The man in beast
Empathy, intuitive understanding of another’s feelings, is not an ability unique to humans.
Adherents of the ‘Intelligent Design’ movement assume that morality was granted to man by God’s grace and that Christian believers were at the front of the distribution queue. This idea was expressed by Intelligent Design adherent Henk Jochemsen in a 2005 book: “For sociobiology and evolutionary ethics, it is irrefutable that altruistic behaviour is biologically perverse and pathological, because it goes against human nature. But in most cultures and major religions, true altruistic behaviour is presented as the higher ideal.”
Anyone familiar with the work of Darwin and biologist Frans de Waal knows that this is nonsense. A dead-end idea. Darwin described in detail how our moral understanding derives from social instincts that contribute significantly to the survival of the group. This is evident in many species that have to rely on collaboration, like primates, elephants and wolves.
Empathy
Experiencing empathy, knowing how someone else feels, is the basis for all moral acts. I have watched in amazement as our dog empathised with his friend, our daughter’s dog, after it had undergone an operation on his paw. Normally, they rushed around, provoking each other to wild games without end. But after the operation, our dog sniffed the other dog and remained quietly standing, staring with a concentrated look, while making peeping sounds now and again to show that he was empathising with the other’s fate. Then he very carefully began to lick the other dog’s operated paw.
If an elephant is hit by a bullet or an anaesthetic dart, the others trumpet loudly and try to help the victim up again with their trunks or by pushing against him, sometimes for hours. Help is also offered by other elephants when one is wounded accidentally, even if they are not from the same herd. Rooks seek comfort from their lifelong mates after a conflict in the colony. They act affectionate, share some food, smooth each other’s feathers and lovingly hold the other’s beak, as if they are kissing.
There are many marvellous examples of animals exhibiting true moral behaviour. In a zoo, an old, sick ape was added to a group. Because he did not understand what the keepers wanted him to do, the bonobos led him by the hand to the correct place. And when he got lost and started crying in distress, the others came to him, calmed him down and brought him back to the group. Just try to see that on the street in Amsterdam!
Moral sense
That primates have a moral sense is apparent in chimpanzees from the existence of companionship and the urge to care for a wounded fellow. Pure empathy must also have been the basis for a bonobo caring for a wounded bird. In 1966 the female gorilla Binti Jua rescued a 3-year-old boy who had fallen 6 meters into the primate enclosure in Chicago. Other species can also sacrifice themselves for humans. For example, a labrador dog in California sprang in front of his best friend and was thus bitten by a rattlesnake. Dolphins are known not only to free trapped fellows from nets, but also to save drowning humans. Empathy and altruism are aspects that form the key to human morality, but they have a long evolutionary history that is certainly not unique to man.
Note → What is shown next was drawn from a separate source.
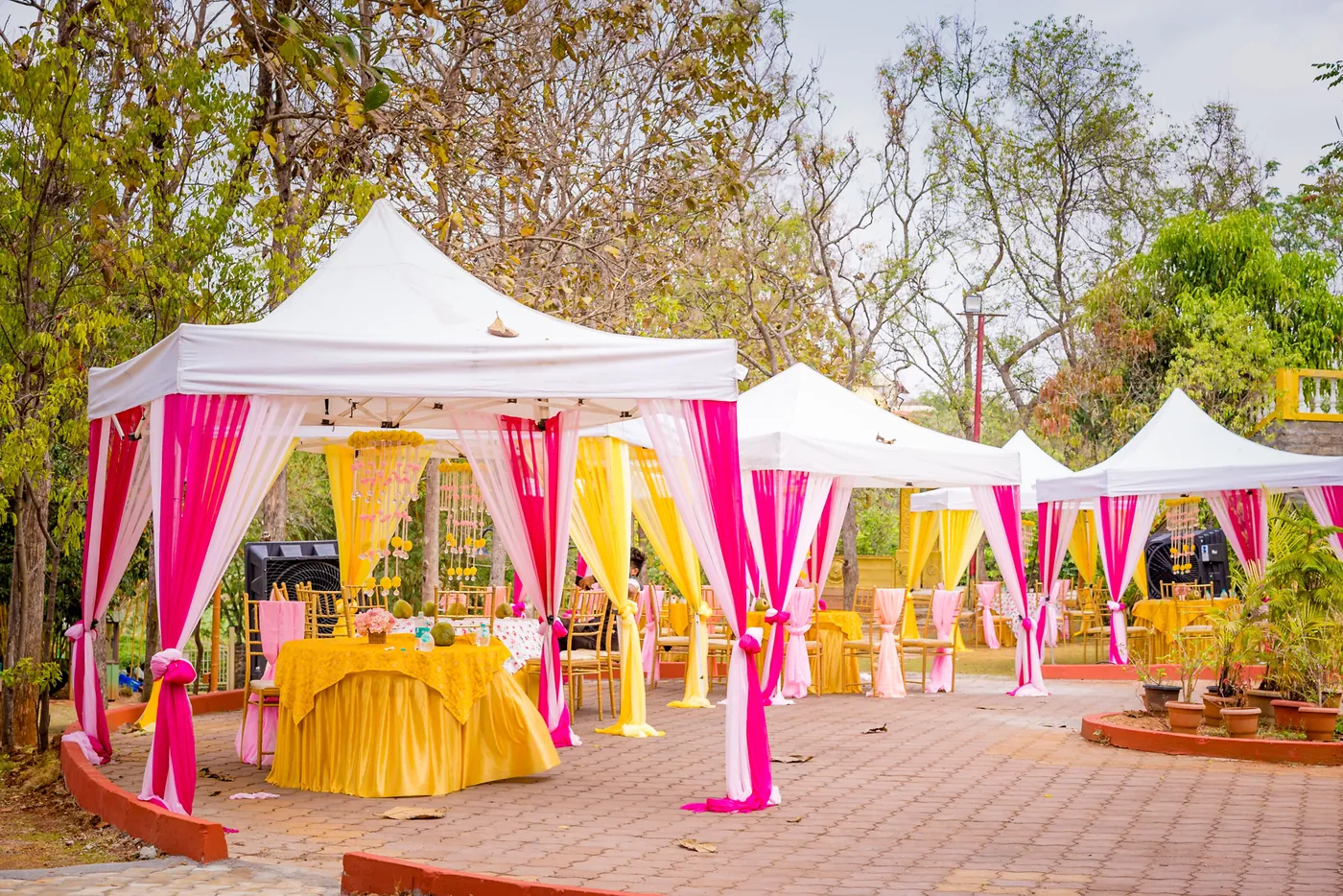 A white tent with pink and yellow drapes stands on a paved yard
These few examples clearly show that the nanotechnologist, orthodox-Christian and prophet of the Dutch branch of the intelligent design movement, professor Cees Dekker, is wide of the mark when he claims morality as the exclusive domain of Christianity. He said in a 2006 interview: “Jesus said: love God above all others and your brother like yourself. That is a moral task, a law that is difficult to understand or to examine with natural science methods. And yet we can distinguish good from evil”. Intelligent design adherents apparently do not read the writings of the people they criticise. Thus, they do not have to conclude that religion did not invent the rules of morality, but simply adopted them after they had developed in the course of evolution in social animals, including man.